Texte de lecture

▶

Né en 1962 à Tours, France. La vidéo Eyal Checkpoint (2016) appartient à un ensemble d’images, principalement photographiques, réalisées par Luc Delahaye en Palestine de 2015 à 2017. Situé entre la Cisjordanie et Israël, près de Qalqiliya, le terminal de contrôle d’Eyal ouvre en 2004 après l’édification par les Israéliens du mur de séparation entre les deux entités. La caméra – un téléphone - est attachée au portique d’entrée et, de ce point de vue fixe et frontal, enregistre le passage de milliers de Palestiniens se rendant en Israël pour travailler. C’est un dispositif « pauvre » et improvisé qui s’apparente pourtant, par sa neutralité, à la technologie de surveillance déployée dans le terminal. Dans un flux incessant, les individus sont happés par la machinerie de contrôle. Le son du portique renforce le trouble de leur disparition progressive. La caméra, cependant, nous montre des corps, des visages, des regards et inscrit les traits distinctifs de chacun dans une histoire commune.

Darek Fortas.
Né en 1986 en Pologne. Jeune photographe polonais, lui-même fils de mineur, Darek Fortas se penche depuis plusieurs années sur la place des mineurs dans l’histoire politique et sociale de son pays. Changing Rooms (2012) s’inscrit ainsi dans un travail spécifique sur les mines en Haute-Silésie. En ralliant les grèves initiées par Solidarnosc, menaçant de paralyser l’économie du pays, les mineurs ont joué un rôle stratégique dans la fin de l’ère communiste et l’établissement d’un nouvel ordre démocratique. Représentant une salle des pendus – nom donné aux vestiaires dans les mines – immuable depuis l’ouverture de la mine de Jas-Mos en 1964, le travail de Darek Fortas interroge ici « le pouvoir politique paradoxal des masses, capables de renverser des régimes mais impuissantes à véritablement changer leur destin ».

Hiwa K.

◀

Matériel fourni
▶

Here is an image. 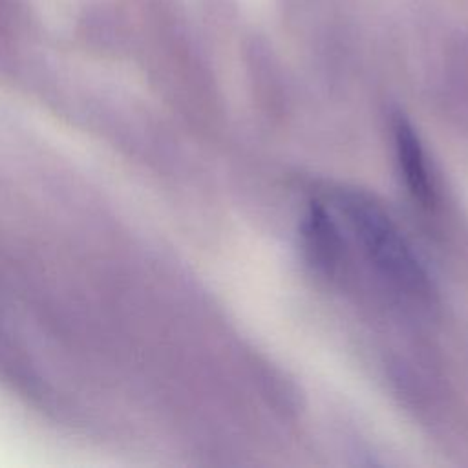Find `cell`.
I'll return each instance as SVG.
<instances>
[{
    "label": "cell",
    "mask_w": 468,
    "mask_h": 468,
    "mask_svg": "<svg viewBox=\"0 0 468 468\" xmlns=\"http://www.w3.org/2000/svg\"><path fill=\"white\" fill-rule=\"evenodd\" d=\"M336 203L377 272L399 292L428 298L430 276L386 210L360 192H340Z\"/></svg>",
    "instance_id": "obj_1"
},
{
    "label": "cell",
    "mask_w": 468,
    "mask_h": 468,
    "mask_svg": "<svg viewBox=\"0 0 468 468\" xmlns=\"http://www.w3.org/2000/svg\"><path fill=\"white\" fill-rule=\"evenodd\" d=\"M393 139L400 174L406 181L408 190L417 201L430 205L433 199V186L430 181L426 155L419 133L402 115H397L393 119Z\"/></svg>",
    "instance_id": "obj_2"
},
{
    "label": "cell",
    "mask_w": 468,
    "mask_h": 468,
    "mask_svg": "<svg viewBox=\"0 0 468 468\" xmlns=\"http://www.w3.org/2000/svg\"><path fill=\"white\" fill-rule=\"evenodd\" d=\"M302 230L311 263L325 274L335 272L342 258V238L338 227L320 203H311Z\"/></svg>",
    "instance_id": "obj_3"
}]
</instances>
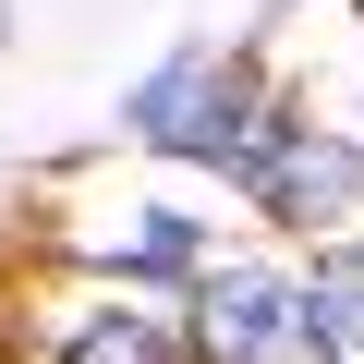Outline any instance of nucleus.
Returning a JSON list of instances; mask_svg holds the SVG:
<instances>
[{
	"label": "nucleus",
	"instance_id": "obj_2",
	"mask_svg": "<svg viewBox=\"0 0 364 364\" xmlns=\"http://www.w3.org/2000/svg\"><path fill=\"white\" fill-rule=\"evenodd\" d=\"M243 158H255V195L279 219H316L352 195V146H328L316 122H267V134H243Z\"/></svg>",
	"mask_w": 364,
	"mask_h": 364
},
{
	"label": "nucleus",
	"instance_id": "obj_5",
	"mask_svg": "<svg viewBox=\"0 0 364 364\" xmlns=\"http://www.w3.org/2000/svg\"><path fill=\"white\" fill-rule=\"evenodd\" d=\"M61 364H170V340H158V316H97Z\"/></svg>",
	"mask_w": 364,
	"mask_h": 364
},
{
	"label": "nucleus",
	"instance_id": "obj_3",
	"mask_svg": "<svg viewBox=\"0 0 364 364\" xmlns=\"http://www.w3.org/2000/svg\"><path fill=\"white\" fill-rule=\"evenodd\" d=\"M146 134H158V146H182V158H219V146H243V122H231V73H219V61H182V73H158V85H146Z\"/></svg>",
	"mask_w": 364,
	"mask_h": 364
},
{
	"label": "nucleus",
	"instance_id": "obj_4",
	"mask_svg": "<svg viewBox=\"0 0 364 364\" xmlns=\"http://www.w3.org/2000/svg\"><path fill=\"white\" fill-rule=\"evenodd\" d=\"M304 340H316V364H364V255H316Z\"/></svg>",
	"mask_w": 364,
	"mask_h": 364
},
{
	"label": "nucleus",
	"instance_id": "obj_1",
	"mask_svg": "<svg viewBox=\"0 0 364 364\" xmlns=\"http://www.w3.org/2000/svg\"><path fill=\"white\" fill-rule=\"evenodd\" d=\"M195 352H207V364H291V352H304V291L267 279V267L207 279V304H195Z\"/></svg>",
	"mask_w": 364,
	"mask_h": 364
}]
</instances>
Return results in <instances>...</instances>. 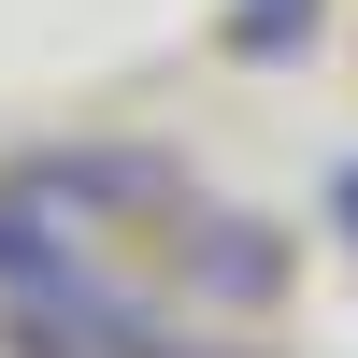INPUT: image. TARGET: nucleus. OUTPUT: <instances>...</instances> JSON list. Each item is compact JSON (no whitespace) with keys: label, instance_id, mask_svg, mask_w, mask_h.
<instances>
[{"label":"nucleus","instance_id":"2","mask_svg":"<svg viewBox=\"0 0 358 358\" xmlns=\"http://www.w3.org/2000/svg\"><path fill=\"white\" fill-rule=\"evenodd\" d=\"M29 201H72V215H129V201H187L172 158H43Z\"/></svg>","mask_w":358,"mask_h":358},{"label":"nucleus","instance_id":"4","mask_svg":"<svg viewBox=\"0 0 358 358\" xmlns=\"http://www.w3.org/2000/svg\"><path fill=\"white\" fill-rule=\"evenodd\" d=\"M72 229H57V215H29V201H0V301H15V287H43V273H72Z\"/></svg>","mask_w":358,"mask_h":358},{"label":"nucleus","instance_id":"1","mask_svg":"<svg viewBox=\"0 0 358 358\" xmlns=\"http://www.w3.org/2000/svg\"><path fill=\"white\" fill-rule=\"evenodd\" d=\"M0 344H15V358H172V330L115 273H86V258L43 273V287H15V301H0Z\"/></svg>","mask_w":358,"mask_h":358},{"label":"nucleus","instance_id":"3","mask_svg":"<svg viewBox=\"0 0 358 358\" xmlns=\"http://www.w3.org/2000/svg\"><path fill=\"white\" fill-rule=\"evenodd\" d=\"M187 273L215 287V301H273V287H287V258H273V229H258V215H201Z\"/></svg>","mask_w":358,"mask_h":358},{"label":"nucleus","instance_id":"6","mask_svg":"<svg viewBox=\"0 0 358 358\" xmlns=\"http://www.w3.org/2000/svg\"><path fill=\"white\" fill-rule=\"evenodd\" d=\"M344 215H358V187H344Z\"/></svg>","mask_w":358,"mask_h":358},{"label":"nucleus","instance_id":"5","mask_svg":"<svg viewBox=\"0 0 358 358\" xmlns=\"http://www.w3.org/2000/svg\"><path fill=\"white\" fill-rule=\"evenodd\" d=\"M229 43L244 57H301L315 43V0H229Z\"/></svg>","mask_w":358,"mask_h":358}]
</instances>
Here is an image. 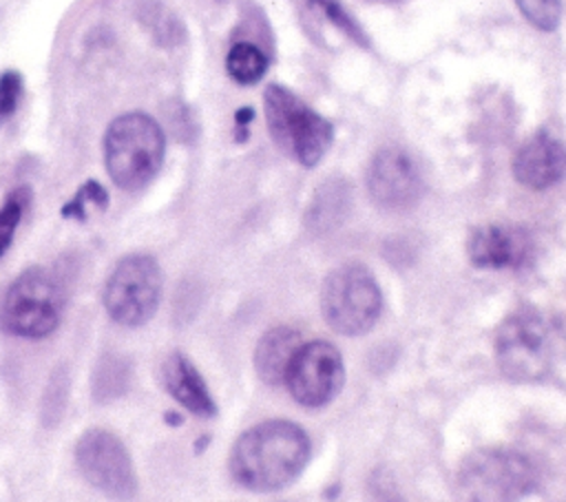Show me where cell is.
<instances>
[{
	"label": "cell",
	"instance_id": "ffe728a7",
	"mask_svg": "<svg viewBox=\"0 0 566 502\" xmlns=\"http://www.w3.org/2000/svg\"><path fill=\"white\" fill-rule=\"evenodd\" d=\"M31 199L29 188H15L2 203L0 208V257L7 252V248L13 241V232L22 219V212Z\"/></svg>",
	"mask_w": 566,
	"mask_h": 502
},
{
	"label": "cell",
	"instance_id": "9c48e42d",
	"mask_svg": "<svg viewBox=\"0 0 566 502\" xmlns=\"http://www.w3.org/2000/svg\"><path fill=\"white\" fill-rule=\"evenodd\" d=\"M75 464L84 480L113 500H133L137 473L124 442L106 429H88L75 442Z\"/></svg>",
	"mask_w": 566,
	"mask_h": 502
},
{
	"label": "cell",
	"instance_id": "30bf717a",
	"mask_svg": "<svg viewBox=\"0 0 566 502\" xmlns=\"http://www.w3.org/2000/svg\"><path fill=\"white\" fill-rule=\"evenodd\" d=\"M345 380L340 352L325 341L303 343L285 376L292 398L305 407L329 402Z\"/></svg>",
	"mask_w": 566,
	"mask_h": 502
},
{
	"label": "cell",
	"instance_id": "ac0fdd59",
	"mask_svg": "<svg viewBox=\"0 0 566 502\" xmlns=\"http://www.w3.org/2000/svg\"><path fill=\"white\" fill-rule=\"evenodd\" d=\"M130 383L128 363L119 356H106L93 376V396L97 400H115L119 398Z\"/></svg>",
	"mask_w": 566,
	"mask_h": 502
},
{
	"label": "cell",
	"instance_id": "7c38bea8",
	"mask_svg": "<svg viewBox=\"0 0 566 502\" xmlns=\"http://www.w3.org/2000/svg\"><path fill=\"white\" fill-rule=\"evenodd\" d=\"M467 252L473 265L486 270L522 268L533 254L531 234L511 223H489L471 232Z\"/></svg>",
	"mask_w": 566,
	"mask_h": 502
},
{
	"label": "cell",
	"instance_id": "4fadbf2b",
	"mask_svg": "<svg viewBox=\"0 0 566 502\" xmlns=\"http://www.w3.org/2000/svg\"><path fill=\"white\" fill-rule=\"evenodd\" d=\"M515 179L531 188L544 190L566 175V146L551 135H535L513 159Z\"/></svg>",
	"mask_w": 566,
	"mask_h": 502
},
{
	"label": "cell",
	"instance_id": "d4e9b609",
	"mask_svg": "<svg viewBox=\"0 0 566 502\" xmlns=\"http://www.w3.org/2000/svg\"><path fill=\"white\" fill-rule=\"evenodd\" d=\"M374 502H405V500H402L400 495L391 493V491H378L376 498H374Z\"/></svg>",
	"mask_w": 566,
	"mask_h": 502
},
{
	"label": "cell",
	"instance_id": "277c9868",
	"mask_svg": "<svg viewBox=\"0 0 566 502\" xmlns=\"http://www.w3.org/2000/svg\"><path fill=\"white\" fill-rule=\"evenodd\" d=\"M263 108L272 142L303 166H316L332 146V124L307 108L292 91L270 84L263 93Z\"/></svg>",
	"mask_w": 566,
	"mask_h": 502
},
{
	"label": "cell",
	"instance_id": "8992f818",
	"mask_svg": "<svg viewBox=\"0 0 566 502\" xmlns=\"http://www.w3.org/2000/svg\"><path fill=\"white\" fill-rule=\"evenodd\" d=\"M380 307V287L374 274L358 263L340 265L323 281L321 312L325 323L338 334H365L378 321Z\"/></svg>",
	"mask_w": 566,
	"mask_h": 502
},
{
	"label": "cell",
	"instance_id": "ba28073f",
	"mask_svg": "<svg viewBox=\"0 0 566 502\" xmlns=\"http://www.w3.org/2000/svg\"><path fill=\"white\" fill-rule=\"evenodd\" d=\"M500 369L511 380H537L553 360V341L546 321L535 312L509 316L495 336Z\"/></svg>",
	"mask_w": 566,
	"mask_h": 502
},
{
	"label": "cell",
	"instance_id": "cb8c5ba5",
	"mask_svg": "<svg viewBox=\"0 0 566 502\" xmlns=\"http://www.w3.org/2000/svg\"><path fill=\"white\" fill-rule=\"evenodd\" d=\"M22 95V77L18 71H4L0 75V126L15 113Z\"/></svg>",
	"mask_w": 566,
	"mask_h": 502
},
{
	"label": "cell",
	"instance_id": "e0dca14e",
	"mask_svg": "<svg viewBox=\"0 0 566 502\" xmlns=\"http://www.w3.org/2000/svg\"><path fill=\"white\" fill-rule=\"evenodd\" d=\"M226 71L237 84H254L268 71V57L250 42L234 44L226 55Z\"/></svg>",
	"mask_w": 566,
	"mask_h": 502
},
{
	"label": "cell",
	"instance_id": "44dd1931",
	"mask_svg": "<svg viewBox=\"0 0 566 502\" xmlns=\"http://www.w3.org/2000/svg\"><path fill=\"white\" fill-rule=\"evenodd\" d=\"M522 15L539 31H553L559 24V0H515Z\"/></svg>",
	"mask_w": 566,
	"mask_h": 502
},
{
	"label": "cell",
	"instance_id": "8fae6325",
	"mask_svg": "<svg viewBox=\"0 0 566 502\" xmlns=\"http://www.w3.org/2000/svg\"><path fill=\"white\" fill-rule=\"evenodd\" d=\"M367 190L376 206L400 210L418 201L422 177L409 153L400 148H382L369 164Z\"/></svg>",
	"mask_w": 566,
	"mask_h": 502
},
{
	"label": "cell",
	"instance_id": "d6986e66",
	"mask_svg": "<svg viewBox=\"0 0 566 502\" xmlns=\"http://www.w3.org/2000/svg\"><path fill=\"white\" fill-rule=\"evenodd\" d=\"M66 398H69V374L64 367L55 369L51 374V380L46 385V391L42 396V411H40V418L46 427H53L57 425V420L62 418L64 414V407H66Z\"/></svg>",
	"mask_w": 566,
	"mask_h": 502
},
{
	"label": "cell",
	"instance_id": "5bb4252c",
	"mask_svg": "<svg viewBox=\"0 0 566 502\" xmlns=\"http://www.w3.org/2000/svg\"><path fill=\"white\" fill-rule=\"evenodd\" d=\"M161 383L166 391L190 414H197L203 418L217 414L208 385L188 356L179 352L170 354L161 367Z\"/></svg>",
	"mask_w": 566,
	"mask_h": 502
},
{
	"label": "cell",
	"instance_id": "2e32d148",
	"mask_svg": "<svg viewBox=\"0 0 566 502\" xmlns=\"http://www.w3.org/2000/svg\"><path fill=\"white\" fill-rule=\"evenodd\" d=\"M139 22L148 29V33L161 46H177L186 38V29L181 20L159 2H144L139 7Z\"/></svg>",
	"mask_w": 566,
	"mask_h": 502
},
{
	"label": "cell",
	"instance_id": "3957f363",
	"mask_svg": "<svg viewBox=\"0 0 566 502\" xmlns=\"http://www.w3.org/2000/svg\"><path fill=\"white\" fill-rule=\"evenodd\" d=\"M64 301V287L51 270L27 268L2 299L0 327L13 336L44 338L57 327Z\"/></svg>",
	"mask_w": 566,
	"mask_h": 502
},
{
	"label": "cell",
	"instance_id": "7a4b0ae2",
	"mask_svg": "<svg viewBox=\"0 0 566 502\" xmlns=\"http://www.w3.org/2000/svg\"><path fill=\"white\" fill-rule=\"evenodd\" d=\"M102 148L113 184L122 190H139L161 168L166 135L150 115L133 111L108 124Z\"/></svg>",
	"mask_w": 566,
	"mask_h": 502
},
{
	"label": "cell",
	"instance_id": "603a6c76",
	"mask_svg": "<svg viewBox=\"0 0 566 502\" xmlns=\"http://www.w3.org/2000/svg\"><path fill=\"white\" fill-rule=\"evenodd\" d=\"M310 7L316 9L327 22H332L336 29H340L343 33H347L352 40H356L358 44H365V38L358 29V24L349 18V13L340 7L338 0H310Z\"/></svg>",
	"mask_w": 566,
	"mask_h": 502
},
{
	"label": "cell",
	"instance_id": "6da1fadb",
	"mask_svg": "<svg viewBox=\"0 0 566 502\" xmlns=\"http://www.w3.org/2000/svg\"><path fill=\"white\" fill-rule=\"evenodd\" d=\"M307 458L310 440L298 425L268 420L248 429L234 442L230 473L250 491H276L303 471Z\"/></svg>",
	"mask_w": 566,
	"mask_h": 502
},
{
	"label": "cell",
	"instance_id": "9a60e30c",
	"mask_svg": "<svg viewBox=\"0 0 566 502\" xmlns=\"http://www.w3.org/2000/svg\"><path fill=\"white\" fill-rule=\"evenodd\" d=\"M301 345H303L301 334L292 327L281 325L265 332L254 349V369L259 378L268 385L285 383V376Z\"/></svg>",
	"mask_w": 566,
	"mask_h": 502
},
{
	"label": "cell",
	"instance_id": "7402d4cb",
	"mask_svg": "<svg viewBox=\"0 0 566 502\" xmlns=\"http://www.w3.org/2000/svg\"><path fill=\"white\" fill-rule=\"evenodd\" d=\"M86 203H95L97 208H106L108 206V192L95 179L82 184V188L75 192V197L62 206V217H71V219L84 221Z\"/></svg>",
	"mask_w": 566,
	"mask_h": 502
},
{
	"label": "cell",
	"instance_id": "52a82bcc",
	"mask_svg": "<svg viewBox=\"0 0 566 502\" xmlns=\"http://www.w3.org/2000/svg\"><path fill=\"white\" fill-rule=\"evenodd\" d=\"M164 274L150 254H128L117 261L104 285L106 314L124 325L139 327L153 318L159 307Z\"/></svg>",
	"mask_w": 566,
	"mask_h": 502
},
{
	"label": "cell",
	"instance_id": "5b68a950",
	"mask_svg": "<svg viewBox=\"0 0 566 502\" xmlns=\"http://www.w3.org/2000/svg\"><path fill=\"white\" fill-rule=\"evenodd\" d=\"M533 462L511 449H480L464 458L458 489L464 502H520L535 484Z\"/></svg>",
	"mask_w": 566,
	"mask_h": 502
}]
</instances>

◀

La consigne
Répondez aux questions suivantes à partir du texte de lecture.
1. En quelle année le terminal de contrôle d'Eyal a-t-il ouvert ?
2. Quel appareil sert de caméra dans la vidéo Eyal Checkpoint ?
3. En quelle année la mine de Jas-Mos a-t-elle ouvert ?

Réponse attendue
1. En 2004.
2. Un téléphone.
3. En 1964.